§ **Reading passage**:

A Nighttime Escape . . . (continues)

February 10, 2020

 

A Nighttime Escape – continues

 

photo by Cam & Nicole Wears 

 

     With a stroke of luck, for us, the largest tourist hotel in Emiliano Zapata was not full of those fleeing the Zapatista conflict.  We happily occupied 13 of its rooms, bathed, dined, and then took a sigh of relief.  And on the stairwell to the second floor, I was recounting our predicament to one of the hotel’s bellboys, only to be overheard by the hotel manager, who was in the company of a man who then offered his large, palapa picnic pavilion with non-stop views of the curving river and the verdant tropical pastures surrounding it, to our group as a meeting hall for all of the next two days.  We would stay two nights in Emiliano Zapata; the women were happy; and now it was time for me to depart.

 

     I’d never done anything dumb like this before, but I was invincible, I thought, and I’d  booked back to back tours –  and now with only the day to travel back to Merida by bus, to rest a night, and pick up the next “adventure” group.  The next group of five normally would have met me in Chiapas, but because of the killings and continued uncertainty in the area,  the decision had been made to invert the next “church” tour (a Presbyterian minister, his wife, his daughter and her husband, and because there was an empty seat, I had invited my mother to go along with us to Central America.

§ **Work request**: Reproduce the full travel account of the nighttime escape word for word. The entries that come next have no connection to the travel account above.

[Entries from a collection]
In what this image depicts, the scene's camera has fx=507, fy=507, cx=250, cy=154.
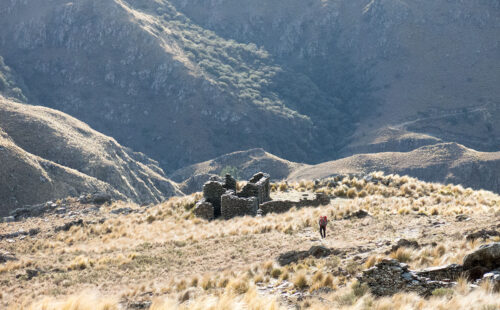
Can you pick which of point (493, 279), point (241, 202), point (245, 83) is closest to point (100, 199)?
point (241, 202)

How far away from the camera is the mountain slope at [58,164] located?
203 feet

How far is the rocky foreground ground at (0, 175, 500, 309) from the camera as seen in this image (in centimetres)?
1174

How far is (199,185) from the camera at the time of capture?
345ft

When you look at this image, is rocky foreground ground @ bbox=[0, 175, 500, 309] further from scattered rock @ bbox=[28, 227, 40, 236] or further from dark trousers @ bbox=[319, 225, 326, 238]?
dark trousers @ bbox=[319, 225, 326, 238]

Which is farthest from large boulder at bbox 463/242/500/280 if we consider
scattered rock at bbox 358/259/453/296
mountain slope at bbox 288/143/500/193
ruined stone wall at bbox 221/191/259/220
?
mountain slope at bbox 288/143/500/193

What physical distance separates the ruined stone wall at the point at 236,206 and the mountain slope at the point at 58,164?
126 feet

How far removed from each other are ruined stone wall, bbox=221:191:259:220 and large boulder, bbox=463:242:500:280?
60.2 feet

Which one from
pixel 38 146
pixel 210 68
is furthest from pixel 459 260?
pixel 210 68

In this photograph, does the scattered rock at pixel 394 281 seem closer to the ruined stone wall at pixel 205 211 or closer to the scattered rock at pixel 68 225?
the ruined stone wall at pixel 205 211

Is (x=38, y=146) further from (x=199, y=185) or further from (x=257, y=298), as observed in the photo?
(x=257, y=298)

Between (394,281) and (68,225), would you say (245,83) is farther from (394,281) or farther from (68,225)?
(394,281)

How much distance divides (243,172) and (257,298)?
350ft

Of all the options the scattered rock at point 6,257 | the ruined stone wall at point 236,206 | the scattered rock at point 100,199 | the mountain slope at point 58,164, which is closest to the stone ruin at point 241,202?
the ruined stone wall at point 236,206

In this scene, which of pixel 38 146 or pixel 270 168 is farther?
pixel 270 168
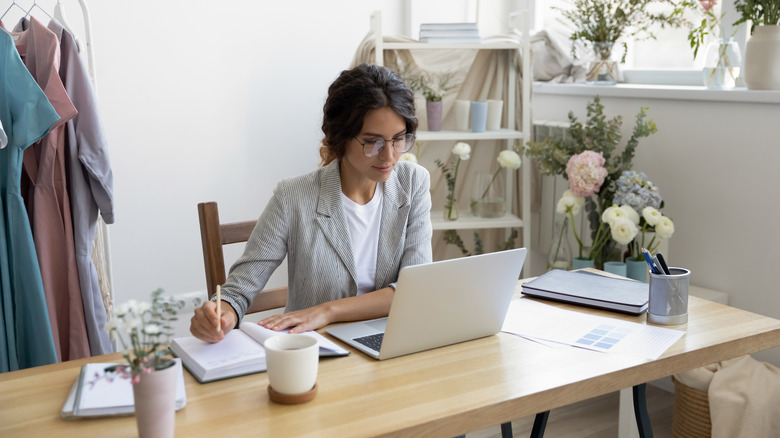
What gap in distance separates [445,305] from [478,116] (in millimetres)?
1833

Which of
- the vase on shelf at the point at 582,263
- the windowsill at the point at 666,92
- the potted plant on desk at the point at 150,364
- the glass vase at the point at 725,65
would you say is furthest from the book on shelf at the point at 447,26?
the potted plant on desk at the point at 150,364

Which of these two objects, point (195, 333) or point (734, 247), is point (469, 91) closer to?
point (734, 247)

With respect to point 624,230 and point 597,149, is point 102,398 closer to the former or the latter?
point 624,230

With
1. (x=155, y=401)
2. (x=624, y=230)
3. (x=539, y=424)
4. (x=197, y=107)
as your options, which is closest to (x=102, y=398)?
(x=155, y=401)

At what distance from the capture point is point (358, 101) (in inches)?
69.6

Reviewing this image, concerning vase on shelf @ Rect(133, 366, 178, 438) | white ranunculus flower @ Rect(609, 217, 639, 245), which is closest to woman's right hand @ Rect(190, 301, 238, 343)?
vase on shelf @ Rect(133, 366, 178, 438)

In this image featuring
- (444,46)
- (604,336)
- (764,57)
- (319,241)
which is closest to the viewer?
(604,336)

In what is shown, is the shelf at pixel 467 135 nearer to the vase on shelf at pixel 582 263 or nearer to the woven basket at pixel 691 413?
the vase on shelf at pixel 582 263

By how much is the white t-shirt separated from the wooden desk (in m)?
0.47

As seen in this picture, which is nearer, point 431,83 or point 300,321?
point 300,321

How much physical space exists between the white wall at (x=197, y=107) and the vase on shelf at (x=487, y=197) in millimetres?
847

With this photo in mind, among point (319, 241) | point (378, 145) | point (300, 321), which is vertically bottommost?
point (300, 321)

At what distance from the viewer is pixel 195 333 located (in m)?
1.45

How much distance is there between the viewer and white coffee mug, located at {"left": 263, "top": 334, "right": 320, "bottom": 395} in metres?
1.18
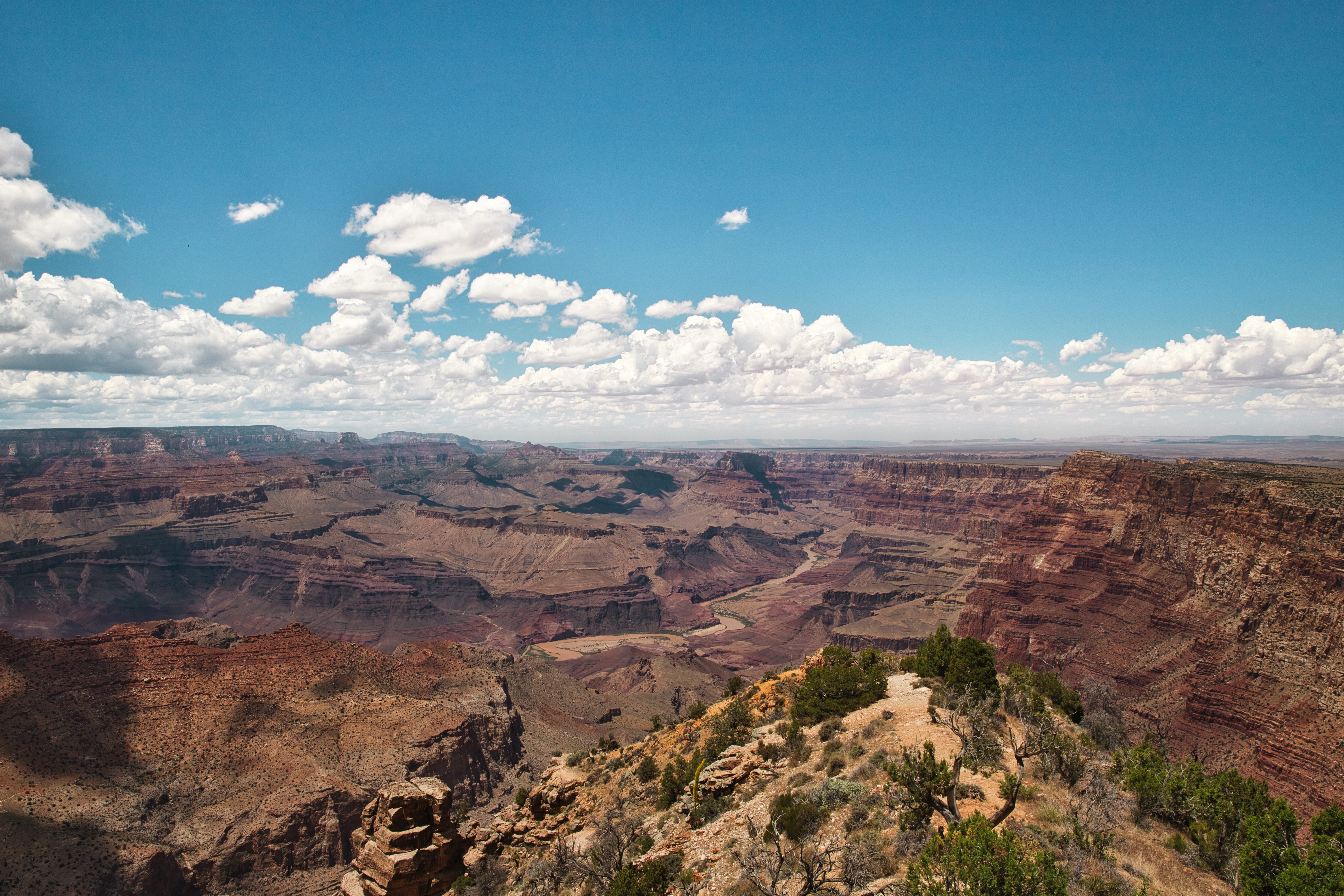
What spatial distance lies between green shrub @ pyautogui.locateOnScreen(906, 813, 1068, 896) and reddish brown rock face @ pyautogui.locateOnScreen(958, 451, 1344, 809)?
36571 mm

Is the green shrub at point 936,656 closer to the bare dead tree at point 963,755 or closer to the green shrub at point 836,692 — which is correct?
the green shrub at point 836,692

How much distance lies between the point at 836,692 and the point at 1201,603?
46.9 meters

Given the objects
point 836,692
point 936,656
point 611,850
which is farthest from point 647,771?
point 936,656

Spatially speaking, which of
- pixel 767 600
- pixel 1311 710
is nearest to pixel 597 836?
pixel 1311 710

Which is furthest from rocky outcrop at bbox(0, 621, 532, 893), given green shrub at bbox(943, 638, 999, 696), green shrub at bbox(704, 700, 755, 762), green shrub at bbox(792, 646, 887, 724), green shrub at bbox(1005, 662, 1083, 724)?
green shrub at bbox(1005, 662, 1083, 724)

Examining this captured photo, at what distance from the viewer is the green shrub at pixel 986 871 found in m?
11.9

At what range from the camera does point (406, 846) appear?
28.4 m

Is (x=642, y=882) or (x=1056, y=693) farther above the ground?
(x=642, y=882)

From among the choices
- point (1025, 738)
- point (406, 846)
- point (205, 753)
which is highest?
point (1025, 738)

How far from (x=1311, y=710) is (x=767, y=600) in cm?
13751

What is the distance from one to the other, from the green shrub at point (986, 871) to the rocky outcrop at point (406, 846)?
23637 mm

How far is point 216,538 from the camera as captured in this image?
184 m

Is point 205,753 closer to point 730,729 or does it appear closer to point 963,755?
point 730,729

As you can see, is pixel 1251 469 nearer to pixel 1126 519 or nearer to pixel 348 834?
pixel 1126 519
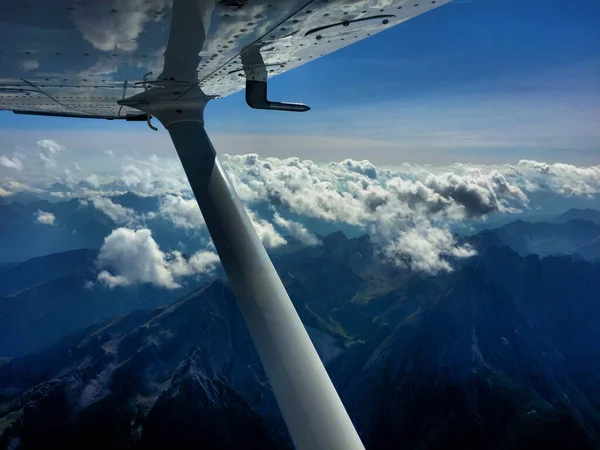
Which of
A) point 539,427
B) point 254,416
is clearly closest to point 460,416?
point 539,427

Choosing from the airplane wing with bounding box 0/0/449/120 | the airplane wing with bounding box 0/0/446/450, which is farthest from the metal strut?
→ the airplane wing with bounding box 0/0/449/120

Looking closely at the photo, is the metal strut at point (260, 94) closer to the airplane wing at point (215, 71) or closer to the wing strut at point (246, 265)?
the airplane wing at point (215, 71)

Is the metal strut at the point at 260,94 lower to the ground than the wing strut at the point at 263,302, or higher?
higher

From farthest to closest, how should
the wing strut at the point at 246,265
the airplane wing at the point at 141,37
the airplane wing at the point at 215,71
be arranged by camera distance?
the wing strut at the point at 246,265
the airplane wing at the point at 215,71
the airplane wing at the point at 141,37

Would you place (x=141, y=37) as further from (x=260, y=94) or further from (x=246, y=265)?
(x=246, y=265)

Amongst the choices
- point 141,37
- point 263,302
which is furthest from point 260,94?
point 263,302

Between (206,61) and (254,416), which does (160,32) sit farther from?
(254,416)

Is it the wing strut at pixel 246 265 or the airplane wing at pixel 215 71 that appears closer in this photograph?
the airplane wing at pixel 215 71

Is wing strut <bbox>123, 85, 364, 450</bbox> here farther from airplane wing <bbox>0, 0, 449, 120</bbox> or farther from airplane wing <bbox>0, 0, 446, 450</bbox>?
airplane wing <bbox>0, 0, 449, 120</bbox>

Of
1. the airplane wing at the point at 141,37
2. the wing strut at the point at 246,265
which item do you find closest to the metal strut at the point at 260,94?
the airplane wing at the point at 141,37
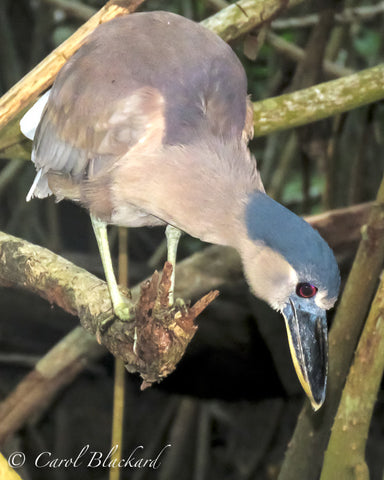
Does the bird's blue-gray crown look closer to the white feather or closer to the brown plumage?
the brown plumage

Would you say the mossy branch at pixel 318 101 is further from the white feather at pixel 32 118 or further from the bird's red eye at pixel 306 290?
the bird's red eye at pixel 306 290

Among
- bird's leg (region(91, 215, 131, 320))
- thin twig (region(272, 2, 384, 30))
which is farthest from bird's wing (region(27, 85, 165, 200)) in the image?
thin twig (region(272, 2, 384, 30))

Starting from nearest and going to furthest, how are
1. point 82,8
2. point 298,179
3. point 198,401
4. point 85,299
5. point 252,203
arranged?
point 252,203, point 85,299, point 82,8, point 198,401, point 298,179

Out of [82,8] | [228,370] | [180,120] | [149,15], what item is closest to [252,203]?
[180,120]

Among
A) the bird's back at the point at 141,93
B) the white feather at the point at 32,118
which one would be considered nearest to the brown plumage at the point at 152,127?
the bird's back at the point at 141,93

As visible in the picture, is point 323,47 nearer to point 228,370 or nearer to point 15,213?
point 228,370

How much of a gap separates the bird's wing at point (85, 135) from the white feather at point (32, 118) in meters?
0.09

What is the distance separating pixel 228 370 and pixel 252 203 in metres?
1.15

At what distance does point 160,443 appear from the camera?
109 inches

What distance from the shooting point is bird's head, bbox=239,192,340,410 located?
106 centimetres

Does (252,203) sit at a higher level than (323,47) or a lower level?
higher

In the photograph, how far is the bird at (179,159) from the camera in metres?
1.14

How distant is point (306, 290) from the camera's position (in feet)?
3.68

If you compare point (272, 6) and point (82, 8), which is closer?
point (272, 6)
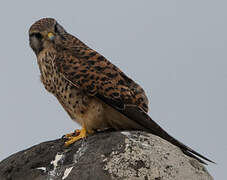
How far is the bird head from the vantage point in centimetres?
750

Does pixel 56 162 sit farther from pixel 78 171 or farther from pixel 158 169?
pixel 158 169

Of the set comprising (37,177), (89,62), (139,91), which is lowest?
(37,177)

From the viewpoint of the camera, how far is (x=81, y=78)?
276 inches

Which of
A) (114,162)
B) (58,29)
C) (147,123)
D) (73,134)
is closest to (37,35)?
(58,29)

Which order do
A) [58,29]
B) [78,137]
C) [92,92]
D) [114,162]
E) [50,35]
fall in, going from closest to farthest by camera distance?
[114,162] < [78,137] < [92,92] < [50,35] < [58,29]

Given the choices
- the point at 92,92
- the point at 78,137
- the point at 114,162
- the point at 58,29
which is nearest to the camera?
the point at 114,162

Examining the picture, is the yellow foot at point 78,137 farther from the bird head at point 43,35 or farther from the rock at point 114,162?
the bird head at point 43,35

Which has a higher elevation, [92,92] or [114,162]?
[92,92]

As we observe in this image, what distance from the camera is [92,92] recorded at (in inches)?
271

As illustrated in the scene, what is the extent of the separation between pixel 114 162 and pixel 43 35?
8.62 ft

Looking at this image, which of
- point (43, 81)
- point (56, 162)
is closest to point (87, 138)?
point (56, 162)

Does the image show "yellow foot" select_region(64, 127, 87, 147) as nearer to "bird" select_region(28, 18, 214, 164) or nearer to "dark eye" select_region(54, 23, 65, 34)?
"bird" select_region(28, 18, 214, 164)

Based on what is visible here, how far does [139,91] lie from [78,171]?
1.82 m

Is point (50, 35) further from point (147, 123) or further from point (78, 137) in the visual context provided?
point (147, 123)
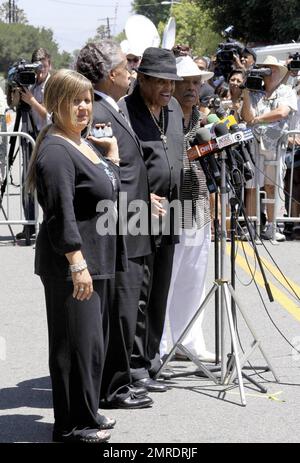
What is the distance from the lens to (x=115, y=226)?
5.67 m

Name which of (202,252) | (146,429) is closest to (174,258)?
(202,252)

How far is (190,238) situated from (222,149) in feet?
3.12

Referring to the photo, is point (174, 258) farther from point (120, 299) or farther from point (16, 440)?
point (16, 440)

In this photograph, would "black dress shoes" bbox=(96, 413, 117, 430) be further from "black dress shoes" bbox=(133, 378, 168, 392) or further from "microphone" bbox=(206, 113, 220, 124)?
"microphone" bbox=(206, 113, 220, 124)

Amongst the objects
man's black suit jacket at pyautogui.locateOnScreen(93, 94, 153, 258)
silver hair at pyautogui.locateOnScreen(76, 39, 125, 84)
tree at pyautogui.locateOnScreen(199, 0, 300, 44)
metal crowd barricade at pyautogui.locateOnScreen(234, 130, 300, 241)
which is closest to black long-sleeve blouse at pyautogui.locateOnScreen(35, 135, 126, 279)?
man's black suit jacket at pyautogui.locateOnScreen(93, 94, 153, 258)

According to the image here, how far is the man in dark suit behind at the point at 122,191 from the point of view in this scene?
606 centimetres

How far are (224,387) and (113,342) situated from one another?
2.94ft

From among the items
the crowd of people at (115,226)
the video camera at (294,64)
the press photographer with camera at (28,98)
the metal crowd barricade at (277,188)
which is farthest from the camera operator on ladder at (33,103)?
the crowd of people at (115,226)

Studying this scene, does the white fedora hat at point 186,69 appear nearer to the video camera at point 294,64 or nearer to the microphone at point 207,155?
the microphone at point 207,155

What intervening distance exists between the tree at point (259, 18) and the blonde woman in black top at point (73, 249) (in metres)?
36.6

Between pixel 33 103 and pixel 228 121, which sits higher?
pixel 33 103

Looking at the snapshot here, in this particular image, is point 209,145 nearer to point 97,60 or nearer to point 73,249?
point 97,60

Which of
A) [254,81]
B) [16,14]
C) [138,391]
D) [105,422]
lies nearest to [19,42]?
[16,14]

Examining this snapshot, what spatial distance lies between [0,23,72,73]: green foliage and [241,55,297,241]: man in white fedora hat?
389 feet
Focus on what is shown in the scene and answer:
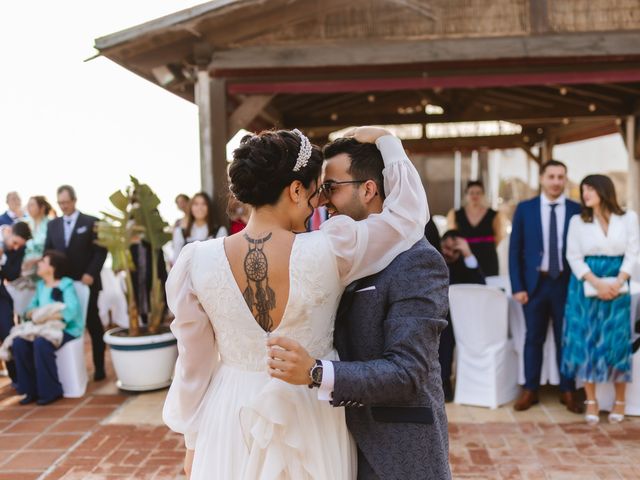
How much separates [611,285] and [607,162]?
18.7 metres

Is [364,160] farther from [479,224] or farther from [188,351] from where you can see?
[479,224]

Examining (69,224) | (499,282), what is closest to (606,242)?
(499,282)

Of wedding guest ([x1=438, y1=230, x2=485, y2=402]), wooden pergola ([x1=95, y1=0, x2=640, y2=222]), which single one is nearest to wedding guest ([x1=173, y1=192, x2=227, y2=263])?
wooden pergola ([x1=95, y1=0, x2=640, y2=222])

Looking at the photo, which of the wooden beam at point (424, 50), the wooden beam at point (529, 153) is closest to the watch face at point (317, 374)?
the wooden beam at point (424, 50)

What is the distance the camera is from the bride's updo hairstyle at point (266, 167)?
1.67 meters

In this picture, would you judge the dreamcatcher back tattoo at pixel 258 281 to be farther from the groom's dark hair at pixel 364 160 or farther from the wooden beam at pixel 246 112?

§ **Answer box**:
A Nighttime Escape . . . (continues)

February 10, 2020

 

A Nighttime Escape – continues

 

photo by Cam & Nicole Wears 

 

     With a stroke of luck, for us, the largest tourist hotel in Emiliano Zapata was not full of those fleeing the Zapatista conflict.  We happily occupied 13 of its rooms, bathed, dined, and then took a sigh of relief.  And on the stairwell to the second floor, I was recounting our predicament to one of the hotel’s bellboys, only to be overheard by the hotel manager, who was in the company of a man who then offered his large, palapa picnic pavilion with non-stop views of the curving river and the verdant tropical pastures surrounding it, to our group as a meeting hall for all of the next two days.  We would stay two nights in Emiliano Zapata; the women were happy; and now it was time for me to depart.

 

     I’d never done anything dumb like this before, but I was invincible, I thought, and I’d  booked back to back tours –  and now with only the day to travel back to Merida by bus, to rest a night, and pick up the next “adventure” group.  The next group of five normally would have met me in Chiapas, but because of the killings and continued uncertainty in the area,  the decision had been made to invert the next “church” tour (a Presbyterian minister, his wife, his daughter and her husband, and because there was an empty seat, I had invited my mother to go along with us to Central America.